What Windows terminology calls "ANSI encodings" are usually
single-byte ISO-8859 encodings, except for in locales such as Chinese,
Japanese and Korean that require double-byte character sets. ANSI
encodings were traditionally used as default system locales within
Windows, before the transition to Unicode. By contrast, OEM encodings,
also known as MS-DOS code pages, were defined by IBM for use in the
original IBM PC text mode display system. They typically include
graphical and line-drawing characters common in full-screen MS-DOS
applications. Newer Windows text files may use a Unicode encoding such
as UTF-16LE or UTF-8."

  So, what's the difference between a Windows and a DOS .txt file.

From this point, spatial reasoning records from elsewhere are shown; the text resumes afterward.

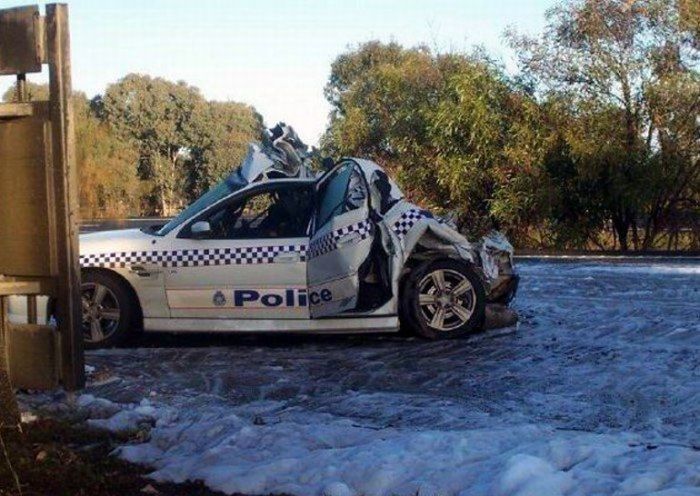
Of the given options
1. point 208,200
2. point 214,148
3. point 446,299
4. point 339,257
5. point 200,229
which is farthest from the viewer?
point 214,148

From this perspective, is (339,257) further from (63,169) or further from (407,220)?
(63,169)

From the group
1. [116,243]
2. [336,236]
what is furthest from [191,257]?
[336,236]

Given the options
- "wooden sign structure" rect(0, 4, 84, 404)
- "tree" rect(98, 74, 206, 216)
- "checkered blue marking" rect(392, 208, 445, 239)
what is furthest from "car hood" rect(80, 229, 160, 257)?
"tree" rect(98, 74, 206, 216)

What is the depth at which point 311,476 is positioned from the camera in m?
4.81

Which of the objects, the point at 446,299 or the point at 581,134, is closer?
the point at 446,299

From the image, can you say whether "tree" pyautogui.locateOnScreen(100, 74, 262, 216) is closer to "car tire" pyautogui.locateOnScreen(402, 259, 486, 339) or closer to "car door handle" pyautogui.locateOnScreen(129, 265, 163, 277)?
"car door handle" pyautogui.locateOnScreen(129, 265, 163, 277)

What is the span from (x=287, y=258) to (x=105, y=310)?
1738 millimetres

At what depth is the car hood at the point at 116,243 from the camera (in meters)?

Does it matter, when reading with a DOS text editor or wordprocessor,
whether I saved the file with Notepad as .txt or saved it with Wordpad
as .txt (MS-DOS format)? If not, then why does Wordpad have a MS-DOS
format option? I'm pretty sure that Notepad doesn't use unicode
because I can't save Greek files with it and always have to use
Wordpad and save them as rtf. I know that files saved as either type
of .txt will read under Word Perfect and NoteWorthy but WP (including
the text editor) acts strangely with VocalEyes at times, not reading
complete lines and sometimes skipping lines, and I'm trying to find
out why it does this. I've installed the set files for Word Perfect
Office, hoping that it would solve this problem, but it hasn't done
so.  Interestingly enough, it doesn't do this with all files. I
thought that perhaps it was word wrap, but apparently, it's
automatically set to on, so that might not be the case. I need this
sorted so that I can decide how to save my documents that I'll be
transferring over to the DOS machine, or if it's not the formatting,
then I need to learn what changes have to be made either in VocalEyes
or in Word perfect so that it reads properly..  I'm currently using a
KeyNote Gold laptop, which doesn't have the built-in MS-DOS editor, so
I can't test my files there and NoteWorthy can't handle large files.
I need to save the tutorials that I found for QuickBASIC and for batch
programming, so the sooner this can be resolved the better.